* Data to use *

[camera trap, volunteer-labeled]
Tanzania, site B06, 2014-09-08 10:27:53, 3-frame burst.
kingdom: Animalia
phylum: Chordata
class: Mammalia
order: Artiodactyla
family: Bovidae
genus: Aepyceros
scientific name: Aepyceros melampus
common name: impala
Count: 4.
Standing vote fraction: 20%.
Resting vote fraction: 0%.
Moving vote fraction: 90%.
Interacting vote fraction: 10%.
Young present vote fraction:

* Aim of the task *
Scan the material above for the string "fraction" and copy every line that has it.

* Expected answer *
Standing vote fraction: 20%.
Resting vote fraction: 0%.
Moving vote fraction: 90%.
Interacting vote fraction: 10%.
Young present vote fraction:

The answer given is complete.